## Source data
◇ ◇ ◇ ◇ ◇ ◇ ◇
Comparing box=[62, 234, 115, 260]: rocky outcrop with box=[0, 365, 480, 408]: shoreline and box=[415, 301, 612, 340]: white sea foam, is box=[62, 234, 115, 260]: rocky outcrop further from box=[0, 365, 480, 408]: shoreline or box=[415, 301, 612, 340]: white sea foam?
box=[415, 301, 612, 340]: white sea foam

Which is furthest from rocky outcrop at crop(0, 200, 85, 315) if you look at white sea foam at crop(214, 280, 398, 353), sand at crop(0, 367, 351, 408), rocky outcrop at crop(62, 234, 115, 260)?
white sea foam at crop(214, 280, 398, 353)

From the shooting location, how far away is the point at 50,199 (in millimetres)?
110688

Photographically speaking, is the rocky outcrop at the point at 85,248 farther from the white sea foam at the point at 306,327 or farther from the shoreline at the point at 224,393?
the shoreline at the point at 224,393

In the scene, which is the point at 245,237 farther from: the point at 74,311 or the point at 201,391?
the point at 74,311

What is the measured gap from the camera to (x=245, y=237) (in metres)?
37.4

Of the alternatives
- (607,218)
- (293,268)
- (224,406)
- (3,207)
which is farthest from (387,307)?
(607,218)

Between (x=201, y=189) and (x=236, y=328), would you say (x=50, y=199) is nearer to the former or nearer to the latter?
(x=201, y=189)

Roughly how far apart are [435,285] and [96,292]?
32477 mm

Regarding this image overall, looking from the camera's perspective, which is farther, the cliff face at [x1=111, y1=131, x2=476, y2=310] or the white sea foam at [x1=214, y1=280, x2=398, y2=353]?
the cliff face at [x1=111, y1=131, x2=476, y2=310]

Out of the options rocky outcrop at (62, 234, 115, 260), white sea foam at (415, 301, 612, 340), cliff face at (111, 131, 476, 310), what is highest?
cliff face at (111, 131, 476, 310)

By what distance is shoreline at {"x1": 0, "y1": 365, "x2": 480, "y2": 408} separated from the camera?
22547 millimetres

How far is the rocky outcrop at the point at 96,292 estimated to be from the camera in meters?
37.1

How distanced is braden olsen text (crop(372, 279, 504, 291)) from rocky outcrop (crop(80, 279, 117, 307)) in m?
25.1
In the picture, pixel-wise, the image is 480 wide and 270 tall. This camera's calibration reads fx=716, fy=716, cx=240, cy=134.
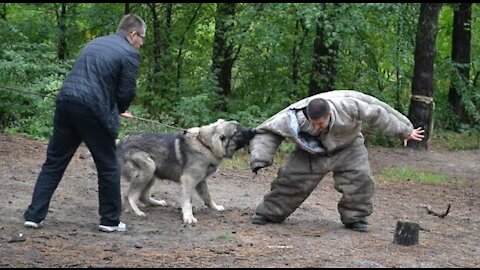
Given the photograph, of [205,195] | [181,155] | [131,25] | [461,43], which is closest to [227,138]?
[181,155]

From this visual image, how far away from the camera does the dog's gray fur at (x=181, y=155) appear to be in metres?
7.72

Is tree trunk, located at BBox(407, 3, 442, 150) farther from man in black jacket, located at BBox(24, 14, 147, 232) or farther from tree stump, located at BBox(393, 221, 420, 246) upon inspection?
man in black jacket, located at BBox(24, 14, 147, 232)

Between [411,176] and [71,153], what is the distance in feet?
24.6

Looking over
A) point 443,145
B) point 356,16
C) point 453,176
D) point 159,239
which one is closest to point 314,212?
point 159,239

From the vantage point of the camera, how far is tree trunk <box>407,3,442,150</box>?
15227mm

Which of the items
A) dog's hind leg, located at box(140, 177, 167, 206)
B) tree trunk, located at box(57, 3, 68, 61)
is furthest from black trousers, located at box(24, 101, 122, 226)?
tree trunk, located at box(57, 3, 68, 61)

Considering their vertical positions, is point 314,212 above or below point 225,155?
below

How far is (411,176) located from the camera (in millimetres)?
12719

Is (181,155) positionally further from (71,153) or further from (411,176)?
(411,176)

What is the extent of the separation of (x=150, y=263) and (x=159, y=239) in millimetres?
1025

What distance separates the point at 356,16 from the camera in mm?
14086

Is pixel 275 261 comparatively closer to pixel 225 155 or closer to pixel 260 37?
pixel 225 155

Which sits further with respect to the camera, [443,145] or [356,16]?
[443,145]

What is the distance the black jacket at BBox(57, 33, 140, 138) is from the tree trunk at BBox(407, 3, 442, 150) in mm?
9984
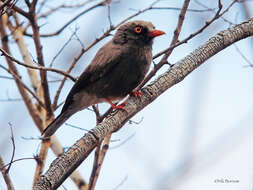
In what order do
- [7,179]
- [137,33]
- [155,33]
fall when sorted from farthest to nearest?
◇ ◇ ◇ ◇ ◇ ◇ ◇
## Set task
Retype all of the data above word for word, and leave the pictures out of your answer.

## The answer
Comparing box=[62, 234, 115, 260]: rocky outcrop with box=[0, 365, 480, 408]: shoreline and box=[415, 301, 612, 340]: white sea foam, is box=[62, 234, 115, 260]: rocky outcrop further from box=[0, 365, 480, 408]: shoreline or box=[415, 301, 612, 340]: white sea foam?
box=[415, 301, 612, 340]: white sea foam

Which is furthest from rocky outcrop at crop(0, 200, 85, 315) if you look at white sea foam at crop(214, 280, 398, 353), sand at crop(0, 367, 351, 408), rocky outcrop at crop(62, 234, 115, 260)?
white sea foam at crop(214, 280, 398, 353)

From the shooting location, how far away is the point at 50,199 (in millimetres)?
110688

Photographically speaking, is the rocky outcrop at the point at 85,248 farther from the white sea foam at the point at 306,327 or farther from the shoreline at the point at 224,393?
the shoreline at the point at 224,393

In the scene, which is the point at 245,237 farther from: the point at 74,311 or the point at 201,391?
the point at 74,311

What is the measured gap from the camera to (x=245, y=237) (in metres)?
37.4

Of the alternatives
- (607,218)
- (293,268)
- (224,406)
- (3,207)
which is farthest from (387,307)?
(607,218)

Between (x=201, y=189) and (x=236, y=328), would you say (x=50, y=199) is nearer to the former or nearer to the latter?
(x=201, y=189)

Roughly how far apart are [435,285] and [96,292]?
32477 mm

Regarding this image overall, looking from the camera's perspective, which is farther, the cliff face at [x1=111, y1=131, x2=476, y2=310] or the white sea foam at [x1=214, y1=280, x2=398, y2=353]?
the cliff face at [x1=111, y1=131, x2=476, y2=310]

Out of the options rocky outcrop at (62, 234, 115, 260), white sea foam at (415, 301, 612, 340), cliff face at (111, 131, 476, 310), what is highest?
cliff face at (111, 131, 476, 310)

By what distance is shoreline at {"x1": 0, "y1": 365, "x2": 480, "y2": 408} separated from the camera?
22547 millimetres

How far is the rocky outcrop at the point at 96,292 estimated to be from the camera in meters?
37.1

How distanced is braden olsen text (crop(372, 279, 504, 291)) from rocky outcrop (crop(80, 279, 117, 307)) in m?
25.1
In the picture, pixel-wise, the image is 480 wide and 270 tall. This camera's calibration reads fx=716, fy=716, cx=240, cy=134.
Given the photograph, of [205,195] | [181,155] | [131,25] | [461,43], which is closest to [227,138]?
[181,155]

From this visual image, how far away from the camera does the dog's gray fur at (x=181, y=155) appear to be in metres?
7.72

Is tree trunk, located at BBox(407, 3, 442, 150) farther from man in black jacket, located at BBox(24, 14, 147, 232) or farther from tree stump, located at BBox(393, 221, 420, 246) upon inspection?
man in black jacket, located at BBox(24, 14, 147, 232)

Between [411,176] and [71,153], what is the distance in feet?
24.6

Looking over
A) point 443,145
B) point 356,16
C) point 453,176
D) point 159,239
which one is closest to point 314,212?
point 159,239

From the vantage point of the camera, how far is tree trunk <box>407,3,442,150</box>?
15227mm

Which of the items
A) dog's hind leg, located at box(140, 177, 167, 206)
B) tree trunk, located at box(57, 3, 68, 61)
is furthest from black trousers, located at box(24, 101, 122, 226)?
tree trunk, located at box(57, 3, 68, 61)

Considering their vertical positions, is point 314,212 above or below point 225,155?
below

How far is (411,176) located from the camera (in millimetres)?
12719

Is (181,155) positionally further from (71,153) or further from (411,176)?
(411,176)

What is the extent of the separation of (x=150, y=263) and (x=159, y=239) in millimetres?
1025

What distance separates the point at 356,16 from the camera in mm?
14086

Is pixel 275 261 comparatively closer to pixel 225 155 or closer to pixel 260 37?
pixel 225 155

Which sits further with respect to the camera, [443,145] or [356,16]?
[443,145]

What is the distance the black jacket at BBox(57, 33, 140, 138) is from the tree trunk at BBox(407, 3, 442, 150) in mm?
9984
In what order do
- [7,179]
- [137,33]
- [155,33]
fall when sorted from farthest to nearest?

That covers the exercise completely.